> [List of tasks]:
1. Quote the industrial REIT passage word for word, starting at the words "Results of Operations" and ending after the words "management of leverage.".
2. Please write what comes next in the industrial REIT passage, picking up right after its final sentence.

Results of Operations
Overview
Our strategic focus is to become an industrial-only REIT with growth in the IOS subsector as a key component of our long-term plan. While our current industrial portfolio includes both IOS and traditional industrial assets, we are prioritizing expansion within the IOS subsector, supported by strong market fundamentals and compelling growth potential. To support this evolution, we are actively divesting non-core assets—with particular emphasis on the disposition of office properties—to enhance the performance of our portfolio. We remain committed to a balanced approach to capital allocation—prioritizing IOS investments while maintaining prudent management of leverage.

Business Environment
Real estate investors continue to closely monitor current market conditions, which are shaped by a mix of economic factors, geopolitical tensions, and changes in monetary and trade policies, including tariffs. Despite the uncertainty, general market sentiment seems to be cautiously optimistic.
In the industrial sector, fundamental demand drivers remain strong, even as broader economic conditions fluctuate. Structural trends – including the onshoring and nearshoring of manufacturing and warehousing operations, a forecasted rise in U.S. industrial production, and the continued expansion of e-commerce – are anticipated to drive sustained demand over the long-term. At the same time, several factors are contributing to a tightening supply environment, including: a reduced pace of new construction, limited quantity of existing sites zoned for broad industrial uses, power capacity constraints, municipal resistance to new industrial development, particularly in densely populated areas, and redevelopment of infill properties into other uses. Collectively, these dynamics are creating a balanced but disciplined market environment, characterized by more normalized leasing trends and strong long-term fundamentals for U.S. industrial real estate. We believe that our well-diversified industrial portfolio positions us favorably to navigate the current environment while capturing opportunities as the market cycle evolves.

> [Saved data entries]:
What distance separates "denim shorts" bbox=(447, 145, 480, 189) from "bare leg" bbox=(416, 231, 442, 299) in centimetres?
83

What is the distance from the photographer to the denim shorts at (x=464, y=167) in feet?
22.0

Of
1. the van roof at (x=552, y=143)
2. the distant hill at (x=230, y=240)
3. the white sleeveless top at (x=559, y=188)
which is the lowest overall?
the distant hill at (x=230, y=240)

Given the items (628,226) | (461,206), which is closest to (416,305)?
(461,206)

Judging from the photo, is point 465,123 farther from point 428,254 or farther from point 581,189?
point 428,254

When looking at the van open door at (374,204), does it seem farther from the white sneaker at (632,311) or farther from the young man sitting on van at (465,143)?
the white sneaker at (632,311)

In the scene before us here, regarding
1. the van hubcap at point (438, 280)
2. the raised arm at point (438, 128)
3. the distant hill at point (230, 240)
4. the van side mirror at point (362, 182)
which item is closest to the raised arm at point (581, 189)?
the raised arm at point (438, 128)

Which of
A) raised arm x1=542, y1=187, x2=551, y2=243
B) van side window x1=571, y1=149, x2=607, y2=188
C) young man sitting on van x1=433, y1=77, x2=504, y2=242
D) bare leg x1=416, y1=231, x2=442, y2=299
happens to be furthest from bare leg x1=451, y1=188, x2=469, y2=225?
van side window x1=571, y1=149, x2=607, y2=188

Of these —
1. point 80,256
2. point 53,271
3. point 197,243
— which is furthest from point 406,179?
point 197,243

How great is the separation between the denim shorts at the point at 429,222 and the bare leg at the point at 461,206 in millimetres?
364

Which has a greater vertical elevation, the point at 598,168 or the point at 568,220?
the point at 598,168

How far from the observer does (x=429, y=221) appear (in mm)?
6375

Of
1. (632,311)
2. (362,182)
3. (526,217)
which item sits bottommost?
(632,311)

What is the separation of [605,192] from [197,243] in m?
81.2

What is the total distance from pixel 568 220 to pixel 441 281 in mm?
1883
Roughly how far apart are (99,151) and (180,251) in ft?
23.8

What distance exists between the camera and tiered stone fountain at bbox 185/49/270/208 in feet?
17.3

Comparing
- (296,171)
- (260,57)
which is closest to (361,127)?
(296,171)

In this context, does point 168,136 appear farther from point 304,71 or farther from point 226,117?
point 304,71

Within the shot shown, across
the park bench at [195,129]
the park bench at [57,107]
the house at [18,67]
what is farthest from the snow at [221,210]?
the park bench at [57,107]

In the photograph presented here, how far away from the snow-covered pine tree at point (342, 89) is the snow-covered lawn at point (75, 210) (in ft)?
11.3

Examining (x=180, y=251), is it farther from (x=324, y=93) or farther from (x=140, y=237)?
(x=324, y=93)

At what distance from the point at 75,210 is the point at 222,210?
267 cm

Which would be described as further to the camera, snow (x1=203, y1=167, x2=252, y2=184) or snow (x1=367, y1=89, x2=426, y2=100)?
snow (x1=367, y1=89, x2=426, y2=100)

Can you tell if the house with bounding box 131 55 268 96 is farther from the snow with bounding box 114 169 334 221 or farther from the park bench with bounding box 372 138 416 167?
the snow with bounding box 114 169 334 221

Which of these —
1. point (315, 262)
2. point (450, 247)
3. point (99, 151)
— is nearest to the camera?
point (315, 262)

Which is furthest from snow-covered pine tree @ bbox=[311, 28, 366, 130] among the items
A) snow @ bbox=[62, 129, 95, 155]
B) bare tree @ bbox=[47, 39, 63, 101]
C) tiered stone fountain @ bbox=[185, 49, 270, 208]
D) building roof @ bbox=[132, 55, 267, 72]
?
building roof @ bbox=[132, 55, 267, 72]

> [Task answers]:
1.
Results of Operations
Overview
Our strategic focus is to become an industrial-only REIT with growth in the IOS subsector as a key component of our long-term plan. While our current industrial portfolio includes both IOS and traditional industrial assets, we are prioritizing expansion within the IOS subsector, supported by strong market fundamentals and compelling growth potential. To support this evolution, we are actively divesting non-core assets—with particular emphasis on the disposition of office properties—to enhance the performance of our portfolio. We remain committed to a balanced approach to capital allocation—prioritizing IOS investments while maintaining prudent management of leverage.

2.
40

Table of Contents
In the office sector, market conditions have become more conducive to transaction activity, supported by stabilizing fundamentals and the selective return of institutional investors and real estate funds. Debt market liquidity has also improved, particularly for high-quality, well-leased assets, as both traditional lenders and alternative capital providers—including private credit funds and high-yield platforms—expand their lending activity and demonstrate a renewed willingness to finance transactions.
For a discussion of material trends and uncertainties that have impacted or may impact the Company’s financial condition, results of operations or cash flows, see (i) the discussion above, (ii) the risks highlighted in the “Cautionary Note Regarding Forward-Looking Statements” section of this Quarterly Report on Form 10-Q, and (iii) the risks highlighted in the “Risk Factors” section of the Company’s most recent Annual Report on Form 10-K.
Segment Information
Michael Escalante, the Company's Chief Executive Officer, is identified as the chief operating decision maker ("CODM"). The CODM evaluates the Company's portfolio and assesses the ongoing operations and performance of its properties utilizing the following reportable segments: Industrial and Office. The Industrial segment consists of i) IOS properties which have a low building-to-land ratio, or low coverage, maximizing yard space for the display, movement, and storage of materials and equipment and ii) traditional industrial assets, which include distribution, warehouse and light manufacturing properties. All properties within the Office segment as of September 30, 2025 were classified as held for sale and included within Office Discontinued Operations Properties for all periods presented.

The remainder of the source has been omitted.